Material provided:
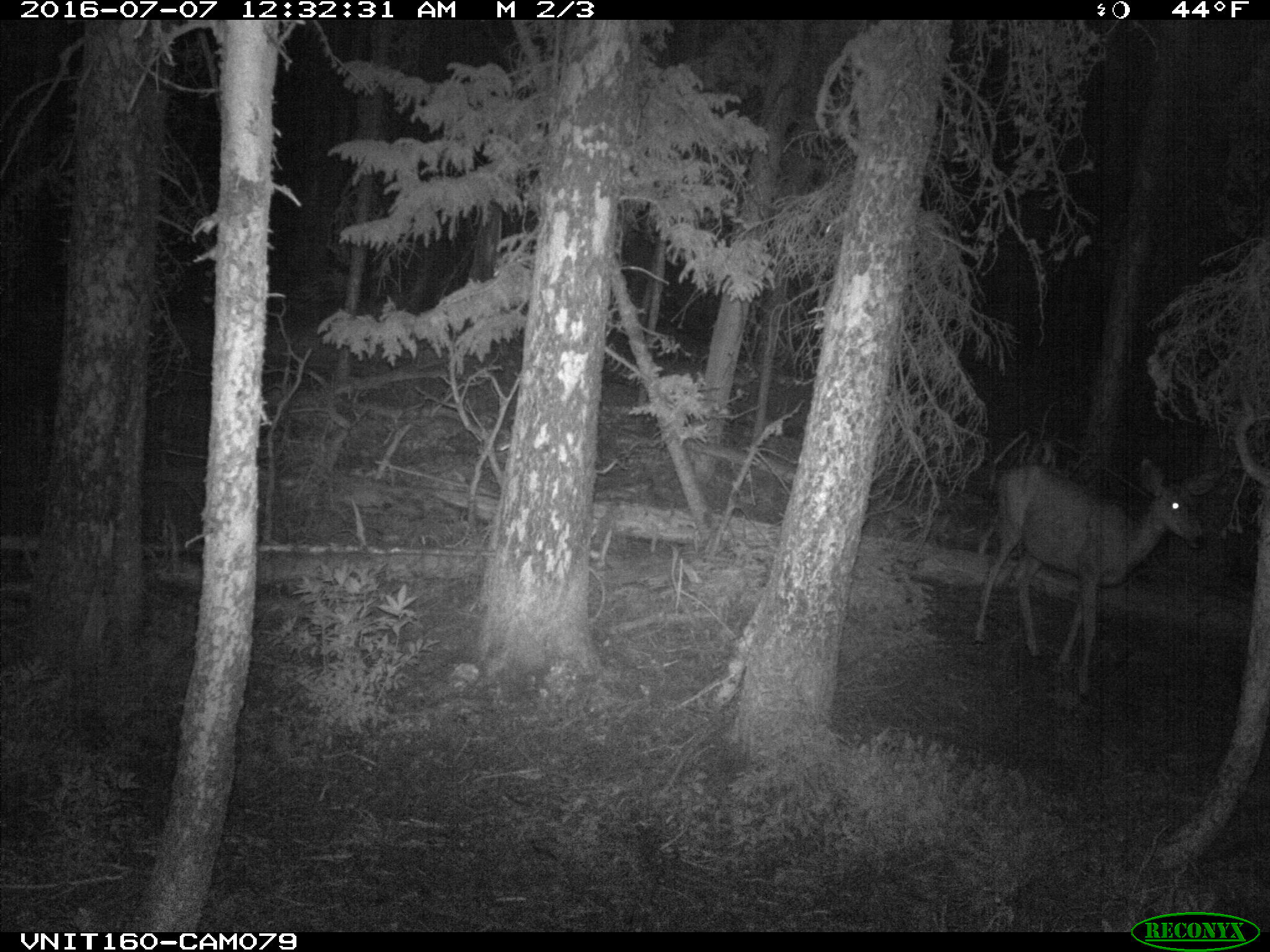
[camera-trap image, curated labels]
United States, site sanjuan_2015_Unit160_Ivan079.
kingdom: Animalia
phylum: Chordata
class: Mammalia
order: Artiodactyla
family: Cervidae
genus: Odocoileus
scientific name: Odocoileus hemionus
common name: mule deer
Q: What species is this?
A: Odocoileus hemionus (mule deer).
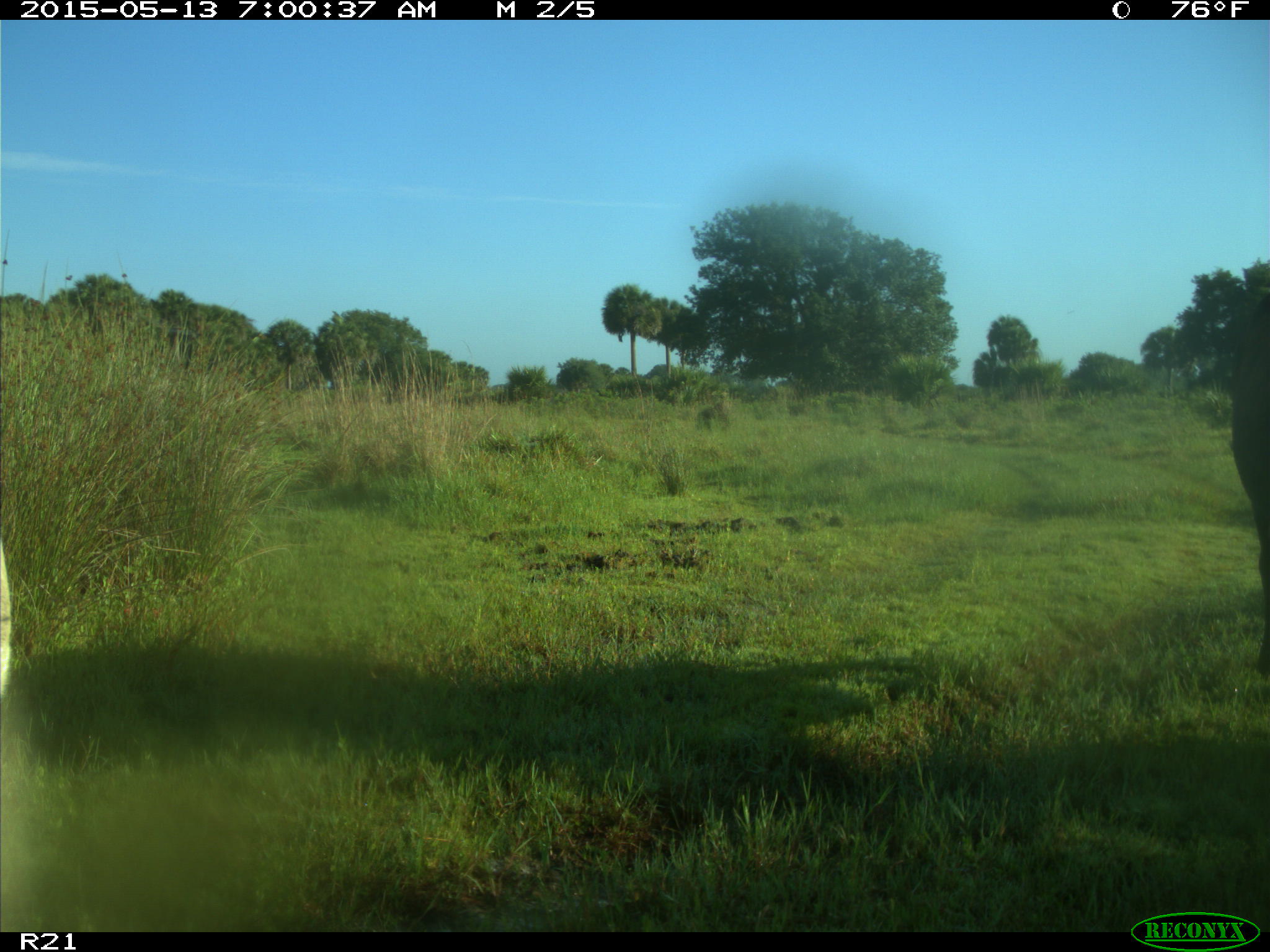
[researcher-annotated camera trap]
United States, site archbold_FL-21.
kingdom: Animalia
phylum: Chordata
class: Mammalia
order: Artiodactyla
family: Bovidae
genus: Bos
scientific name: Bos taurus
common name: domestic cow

Work required: Count lines above with the word "camera". Give the number only.

Solution to the problem: 2